Now, most of these types of presentations involve both people in the room and others attending remotely, have seen the proposal well in advance, and look forward to asking questions at any point during your presentation. Worse still, some people who evaluate your proposal may never see your presentation and make their decision based solely on what they read.

Every presentation prepared for an audience that the speaker perceives to be in a superior position will have a lot of data. The temptation is irresistible. You have so much data available and you don’t want to risk appearing ill-prepared or lacking solid “proof.”

Use data to persuade

Data should never be the most persuasive component of your presentation. This will come from your examples, pictures, stories, and anecdotes. However, you have a better chance of success if the data in your presentation is as compelling as possible. Based on our knowledge of how the brain processes information, here are some simple guidelines.

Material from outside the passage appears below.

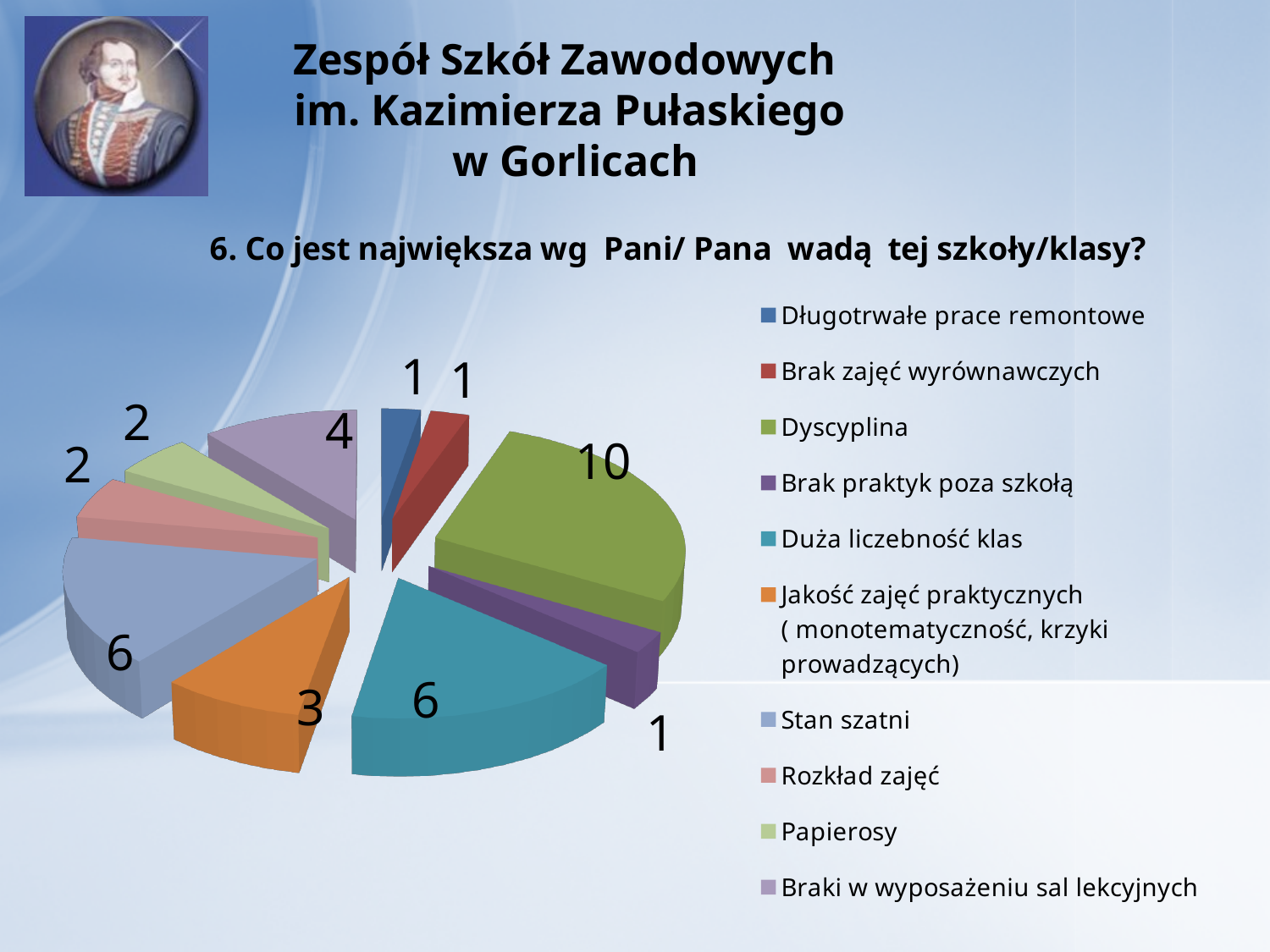
What is the title of the chart? 6. Co jest największa wg Pani/ Pana wadą tej szkoły/klasy? What kind of chart is shown on the slide? pie chart What is the difference between the values for Dyscyplina and Duża liczebność klas? 4 Which is larger, the value for Stan szatni or the value for Rozkład zajęć? Stan szatni What is the value for Papierosy? 2 What is the value for Braki w wyposażeniu sal lekcyjnych? 4 Which category has the highest value? Dyscyplina How many categories does the pie chart have? 10 What is the value for Jakość zajęć praktycznych? 3 What is the value for Dyscyplina? 10 What is the value for Stan szatni? 6 What is the total of all the values in the pie chart? 36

  • Make your chart serve your purpose. Most people select a chart that can encapsulate most of the information, which is wrong in principle. You should not select a chart to display data; you must select the graph that best illustrates your point. Ask yourself, “What is the point I am trying to make by displaying this data?” and select your chart accordingly.

  • Make the numbers real with powerful comparisons. For example, “The amount it costs to feed a child in a village for three days is what you pay someone to deliver the food to their doorstep.”

  • Put the statistics ‘in the room’. For example, “48 percent of the population is affected by this change. So, in this room (of 24 people) there will be eleven of you.”

  • Use the anchor to your advantage. This principle proves that the first number people hear becomes a reference point for later numbers. So for example, if you were trying to emphasize increasing efficiency, you wouldn’t say, “Our efficiency has increased by 22%, which is great given last year it was 10%.” Instead, he would present it this way: “We have an excellent performance on our efficiency. Last year we increased efficiency by 10% and this year we increased it to 22%.”

  • Deliver data more powerfully by emphasizing the numbers and placing them at the end of your sentence. So instead of “This will produce a 25% increase in profitability.” I would say “This will produce a 25% increase in profitability.”

Prepare the answers

The different mode of delivery means that much more of your presentation should focus on your answers to your questions. If they have seen your proposal beforehand, try looking at it through their eyes. What would worry them? What are the possible incorrect assumptions they could make?

Data-heavy presentations won’t go away. Information is not knowledge and knowledge is not wisdom. Your role is to turn this transfer of information into knowledge for your audience, so that they can have the wisdom to do what you ask.